Ce n’est pas tout d’avoir un bel habit, solidement cousu et à la mode ; il faut
encore pouvoir entrer commodément dans son habit. Lorsqu’on passe en revue toute la
file des poëtes anglais du dix-huitième siècle, on s’aperçoit qu’ils n’entrent pas
commodément dans l’habit classique. Ce justaucorps doré, si bien fait pour un
Français, ne convient qu’à peu près à leur taille ; de temps en temps un mouvement
trop fort, incongru, le découd aux manches, et ailleurs. Voici, par exemple, Mathew
Prior ; au premier regard il semble qu’il ait toutes les qualités requises pour le
bien porter : il a été ambassadeur en France, il écrit de jolis impromptus français ;
il tourne aisément de petits poëmes badins sur un dîner, sur une dame ; il est galant,
homme de société, aimable conteur, épicurien,
sceptique même, à la façon
des courtisans de Charles II, c’est-à-dire jusques et y compris la coquinerie
politique ; bref, c’est un mondain accompli dans son genre, ayant le style correct et
coulant, maître du vers leste et du vers noble, et qui manie, d’après Bossu et
Boileau, les pantins mythologiques. Avec tout cela, nous ne le trouvons ni assez gai
ni assez fin. Bolingbroke l’appelle « visage de bois », têtu, et dit qu’il y a du
Hollandais dans sa personne. Ses mœurs se sentent bien fort de celles de Rochester et
de toute cette canaille bien vêtue que la Restauration légua à la Révolution. Il prend
la première venue, s’enferme plusieurs jours avec elle, boit sec, s’endort, et la
laisse s’enfuir avec son argenterie et ses habits. Entre autres souillons assez laides
et toujours sales, il finit par garder Élisabeth Cox, si bien qu’il manqua l’épouser :
heureusement il mourut à propos. Telles mœurs, tel style.
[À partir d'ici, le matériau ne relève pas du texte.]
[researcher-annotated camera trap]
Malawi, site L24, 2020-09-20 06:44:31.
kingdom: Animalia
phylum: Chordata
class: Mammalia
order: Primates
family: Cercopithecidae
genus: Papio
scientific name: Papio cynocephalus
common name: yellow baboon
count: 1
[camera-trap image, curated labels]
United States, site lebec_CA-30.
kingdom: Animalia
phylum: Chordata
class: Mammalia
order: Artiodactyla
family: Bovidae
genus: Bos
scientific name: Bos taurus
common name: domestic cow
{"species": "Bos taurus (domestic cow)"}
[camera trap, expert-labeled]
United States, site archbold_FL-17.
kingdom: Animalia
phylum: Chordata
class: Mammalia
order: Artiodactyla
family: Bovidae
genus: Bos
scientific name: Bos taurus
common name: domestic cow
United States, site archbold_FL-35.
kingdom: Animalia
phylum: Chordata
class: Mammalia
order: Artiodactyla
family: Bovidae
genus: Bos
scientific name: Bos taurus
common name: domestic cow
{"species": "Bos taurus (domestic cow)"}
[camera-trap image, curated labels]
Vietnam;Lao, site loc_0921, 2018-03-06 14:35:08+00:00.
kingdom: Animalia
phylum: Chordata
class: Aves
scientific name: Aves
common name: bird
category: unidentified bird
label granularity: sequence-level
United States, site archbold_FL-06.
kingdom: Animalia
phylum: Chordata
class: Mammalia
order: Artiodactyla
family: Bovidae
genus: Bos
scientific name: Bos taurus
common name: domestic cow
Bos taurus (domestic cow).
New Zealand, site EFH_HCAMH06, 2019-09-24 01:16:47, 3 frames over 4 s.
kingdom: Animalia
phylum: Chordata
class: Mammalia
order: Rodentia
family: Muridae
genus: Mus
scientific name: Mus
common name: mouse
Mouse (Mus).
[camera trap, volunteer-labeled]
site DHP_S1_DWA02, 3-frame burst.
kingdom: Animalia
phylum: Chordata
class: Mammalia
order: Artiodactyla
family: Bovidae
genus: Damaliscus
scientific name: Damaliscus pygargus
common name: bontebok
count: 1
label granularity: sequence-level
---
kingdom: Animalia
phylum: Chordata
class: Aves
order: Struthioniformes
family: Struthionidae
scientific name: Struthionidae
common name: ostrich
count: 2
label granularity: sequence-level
Quand il veut imiter le Hans
Carvel de La Fontaine, il l’alourdit, il l’allonge ; il ne sait pas être piquant, mais
mordant ; ses polissonneries ont une crudité cynique ; sa moquerie est une satire, et
il y a telle de ses poésies, l’avis à un jeune gentilhomme amoureux, où le coup de
fouet est un coup d’assommoir. D’autre part, ce n’est pas un viveur ordinaire. De ses
deux poëmes principaux, l’un, sur Salomon, paraphrase et met en scène le mot de
l’Ecclésiaste : « Tout est vanité. » À ce trait, vous découvrez tout de suite que vous
êtes en pays biblique : une pareille idée ne fût point venue alors à un camarade du
Régent. Salomon conte ici qu’il a vainement interrogé ses sages, qu’il a
été malheureux également par l’amour refusé et par l’amour obtenu, que le pouvoir ne
l’a point contenté, et il finit par se remettre aux mains de Dieu. Ce sont là des
tristesses et des conclusions anglaises1125. D’ailleurs, sous la rhétorique
et la facture uniforme des vers, on sent de la chaleur et de la passion, on aperçoit
de riches peintures, une sorte de magnificence et l’épanchement d’une imagination trop
pleine. La sève en ce pays est toujours plus forte que chez nous ; leurs sensations
sont plus profondes, comme leurs pensées plus originales. Son autre poëme, très-hardi
et très-philosophique, contre les vérités et les pédanteries officielles, est une
conversation bouffonne sur le siége de l’âme, où Voltaire a pris beaucoup d’idées et
beaucoup d’ordures ; tout l’arsenal des sceptiques et des matérialistes était bâti et
rempli en Angleterre, quand les Français y sont venus ; Voltaire n’a fait qu’y
choisir, affiler des flèches. Notez encore que ce poëme est tout entier écrit en style
de prose, avec un âpre bon sens et une franchise médicale que les plus crues des
abominations n’effarouchent pas1126. Candide et les Oreilles du comte de
Chesterfield sont des écrits plus brillants,
mais non plus vrais.
Somme toute, brutalité, manque de goût, longueurs, perspicacité, passion, il y a
quelque chose en cet homme qui ne s’accorde pas avec l’élégance classique. Il va
au-delà ou ne l’atteint pas.
Ce désaccord va croître, et des yeux attentifs découvrent vite sous l’enveloppe
régulière une espèce d’imagination énergique et précise qui la rompra. En ce temps-là
vivait Gay, sorte de La Fontaine, aussi voisin de La Fontaine qu’un Anglais peut
l’être, c’est-à-dire assez peu, à tout le moins bon et aimable vivant, très-sincère,
très-naïf, « singulièrement irréfléchi, né pour être dupé », et jeune homme jusqu’au
bout. Swift disait de lui qu’il n’aurait jamais dû avoir plus de vingt-deux ans.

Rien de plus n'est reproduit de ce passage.